Barış ise siyah saçlarının aksine vücudu daha beyazdı, maviye çalan gözlerini şu an göremiyordum ama gördüğüm an derin bir iç çekiyordum. Üçümüzün boyu ortalama aynıydı, sadece ben ikisinden birkaç santim uzundum.
Erdem hocaya ve etrafa kısa bir bakış atıp sıranın altından elini onun beline koyup okşamaya başladı. Barış anında elinden tutup sıranın alt gözüne koydu ve parmaklarını birleştirdi. İkisi de önüne bakıyordu ama birbirlerine dokunuyorlardı.
Gözlerimi hızla ayırdım onlardan, bu kadar izlemem bile kalbimi acıtıyordu.
On dakika sonra zil çaldığında herkes ayaklandı, dersin beden eğitimi yani boş ders olduğunu unutmuştum. Bahçede biraz kafa dinleyebilirdim.
Ayağa kalktığım sırada Barış ve Erdem'in hâlâ sırada oturduğunu görünce farkındalıkla öfkeli bir nefes aldım. Sınıfta duracaklardı ve ne yapacakları malumdu.
Yutkunup sınıftan çıktım, biraz ilerlediğimde Erdemin kapıyı kapattığını görünce adımlarımı durdurdum.
Bunu yaptığım için kendimden nefret ediyordum.
Sigara içmekten vazgeçip sınıfın kapısının önüne geldim ve duvara sırtımı yasladım.

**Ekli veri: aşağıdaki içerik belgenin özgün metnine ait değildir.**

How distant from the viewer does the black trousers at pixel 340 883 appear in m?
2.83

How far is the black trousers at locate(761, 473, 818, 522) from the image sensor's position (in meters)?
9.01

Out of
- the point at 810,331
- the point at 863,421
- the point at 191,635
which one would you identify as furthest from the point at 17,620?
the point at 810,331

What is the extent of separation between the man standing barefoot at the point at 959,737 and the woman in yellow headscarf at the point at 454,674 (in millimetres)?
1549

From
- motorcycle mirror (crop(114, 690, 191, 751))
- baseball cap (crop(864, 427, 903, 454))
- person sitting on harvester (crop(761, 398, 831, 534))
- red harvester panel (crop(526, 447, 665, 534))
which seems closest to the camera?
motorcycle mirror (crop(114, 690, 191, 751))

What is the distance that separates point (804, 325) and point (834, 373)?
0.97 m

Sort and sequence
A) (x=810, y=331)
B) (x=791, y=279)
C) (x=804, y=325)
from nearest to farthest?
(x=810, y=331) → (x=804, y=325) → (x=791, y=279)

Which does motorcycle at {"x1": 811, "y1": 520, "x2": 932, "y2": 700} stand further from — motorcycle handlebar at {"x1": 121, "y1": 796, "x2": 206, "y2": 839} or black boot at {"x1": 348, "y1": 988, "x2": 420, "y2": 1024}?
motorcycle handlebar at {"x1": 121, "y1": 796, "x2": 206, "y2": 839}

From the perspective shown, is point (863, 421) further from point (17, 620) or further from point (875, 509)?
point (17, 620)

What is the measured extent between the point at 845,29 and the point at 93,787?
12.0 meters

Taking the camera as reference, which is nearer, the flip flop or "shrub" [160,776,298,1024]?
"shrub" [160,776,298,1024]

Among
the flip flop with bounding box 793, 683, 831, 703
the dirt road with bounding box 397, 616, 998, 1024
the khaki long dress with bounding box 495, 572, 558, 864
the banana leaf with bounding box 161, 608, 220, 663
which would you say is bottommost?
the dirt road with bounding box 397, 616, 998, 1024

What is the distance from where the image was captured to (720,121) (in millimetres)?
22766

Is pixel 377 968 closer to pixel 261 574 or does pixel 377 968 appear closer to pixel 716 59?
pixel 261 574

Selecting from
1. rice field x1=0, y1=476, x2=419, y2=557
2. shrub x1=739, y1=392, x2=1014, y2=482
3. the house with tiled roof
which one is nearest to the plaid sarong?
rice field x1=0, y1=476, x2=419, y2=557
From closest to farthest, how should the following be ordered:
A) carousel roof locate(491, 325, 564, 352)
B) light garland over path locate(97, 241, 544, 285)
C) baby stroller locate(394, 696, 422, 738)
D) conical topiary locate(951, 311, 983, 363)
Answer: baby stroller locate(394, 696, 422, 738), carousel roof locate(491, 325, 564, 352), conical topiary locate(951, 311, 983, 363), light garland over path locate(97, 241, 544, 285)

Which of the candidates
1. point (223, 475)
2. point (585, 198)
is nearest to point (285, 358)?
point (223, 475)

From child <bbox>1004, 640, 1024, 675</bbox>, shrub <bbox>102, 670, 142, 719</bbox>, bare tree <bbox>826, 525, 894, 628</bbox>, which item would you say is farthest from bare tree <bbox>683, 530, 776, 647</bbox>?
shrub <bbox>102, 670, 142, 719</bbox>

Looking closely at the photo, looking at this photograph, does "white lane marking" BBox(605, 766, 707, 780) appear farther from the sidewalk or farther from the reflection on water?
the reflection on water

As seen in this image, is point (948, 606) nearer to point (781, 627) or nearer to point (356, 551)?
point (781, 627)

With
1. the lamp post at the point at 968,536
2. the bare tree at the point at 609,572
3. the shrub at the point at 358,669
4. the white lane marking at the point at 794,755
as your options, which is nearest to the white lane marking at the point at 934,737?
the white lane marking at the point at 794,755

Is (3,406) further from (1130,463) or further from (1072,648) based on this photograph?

Ders zili çaldığında yine beklemeye devam ettim, içeride ne yaptıklarını biliyordum ve eğer biri girerse ikisinin sonu olacağının farkındaydım.
Elimi cebime koyup dakikalarca bekledim, teneffüs zilinin çalmasına yakın kapı açıldı. Erdem ve Barış yamuk yumuk, kırışmış gömlekleri ve rahatlamış ifadeleriyle dışarı çıktılar.
Erdem bana baktı, bu görüntüye alışık olduğu için tepki vermedi. Gülerek kolunu Barış'ın omzuna attı.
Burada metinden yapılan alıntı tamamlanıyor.